Stuff. He's calling it stuff. His hand has gone to the back of his neck and he's rubbing at it like it is a magic lamp. I bite my lip to force back a retort. I want to be angry at him but how can I when he saved me?

"Listen, I know it wasn't the right thing to do and I'm sorry for it. I don't want you to be angry at me Raven. I promise I won't do it again, especially now that I'm a Titan."

"All of it?" I say suddenly and I instantly want to slap my hand over my mouth. What possessed me to say that? I can feel my face going red and I can see his pale cheeks have gone crimson too. That is the problem with both of us being pale; our faces light up like beacons when we are embarrassed and there is no way to hide it. I want to run away now but my feet are rooted to the spot. "I'm sorry, I-"

"What?" he says and his voice is so soft and quiet I have to strain to hear it. "You mean…this?"

Then he leans forwards and his lips are on mine again, softer and gentler than the first time, like he's testing me. They linger there for barely a moment but it's enough to make the world around me stand still. As he leans back, his eyes seem to be glowing and I can see every speck of gold in them.

"Yes…that." I stutter out, my head feeling dizzy. I have to stop this, I have to put an end to it. Me and emotions don't go well, I know that, what if he ends up getting hurt? I can't risk it. "We have to stop this Kain. It can't go on like this. We won't speak of it again."

My voice is cold and blunt, my tone heartless. He keeps a blank face but his eyes have the look of somebody who has just been trampled on and I can't take it. I can't even call him by his name, his real name and that feels like a final blow.

"Raven…"

"I'm sorry." I say before I retreat to the safety and darkness of my room. "Goodbye."

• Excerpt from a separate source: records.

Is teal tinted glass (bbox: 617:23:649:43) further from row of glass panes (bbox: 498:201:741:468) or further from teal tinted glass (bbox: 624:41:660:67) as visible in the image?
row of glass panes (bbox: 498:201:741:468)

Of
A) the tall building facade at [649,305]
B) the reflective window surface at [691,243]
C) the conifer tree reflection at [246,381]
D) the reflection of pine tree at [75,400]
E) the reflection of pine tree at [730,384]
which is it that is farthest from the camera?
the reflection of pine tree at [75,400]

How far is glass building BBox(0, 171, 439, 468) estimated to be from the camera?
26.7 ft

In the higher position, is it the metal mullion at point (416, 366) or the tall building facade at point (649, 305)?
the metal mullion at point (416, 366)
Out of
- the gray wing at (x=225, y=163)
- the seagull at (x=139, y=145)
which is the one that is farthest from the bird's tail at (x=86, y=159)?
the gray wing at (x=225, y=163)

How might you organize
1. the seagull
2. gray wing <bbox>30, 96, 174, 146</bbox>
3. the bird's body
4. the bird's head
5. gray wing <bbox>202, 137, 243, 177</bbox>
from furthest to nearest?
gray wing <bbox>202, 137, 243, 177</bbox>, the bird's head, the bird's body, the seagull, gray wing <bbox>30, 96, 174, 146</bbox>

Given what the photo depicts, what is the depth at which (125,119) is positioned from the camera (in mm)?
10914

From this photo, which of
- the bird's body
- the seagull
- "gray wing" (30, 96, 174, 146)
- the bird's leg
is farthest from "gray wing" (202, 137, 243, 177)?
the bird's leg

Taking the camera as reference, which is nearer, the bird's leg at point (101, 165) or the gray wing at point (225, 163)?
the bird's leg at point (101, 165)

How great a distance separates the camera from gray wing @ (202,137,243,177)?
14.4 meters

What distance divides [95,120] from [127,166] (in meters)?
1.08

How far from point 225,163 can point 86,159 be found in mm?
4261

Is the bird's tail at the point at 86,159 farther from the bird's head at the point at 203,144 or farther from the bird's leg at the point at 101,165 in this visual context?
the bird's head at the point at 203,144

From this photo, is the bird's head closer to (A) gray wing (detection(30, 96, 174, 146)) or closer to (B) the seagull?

The door closes and I'm encased in my room again, the glow of the candles now feeling almost cold. I slump against the door, my forehead pressed against it as I hear him knock again and call my name. He stops after a few minutes and I can feel water on my face as his footsteps fade down the corridor. I'm shaking as I press my weight against the door as small sobs try to escape me. You did the right thing, I try to tell myself, you did what was best for him and for your team. The only problem is, I don't think it was best for me.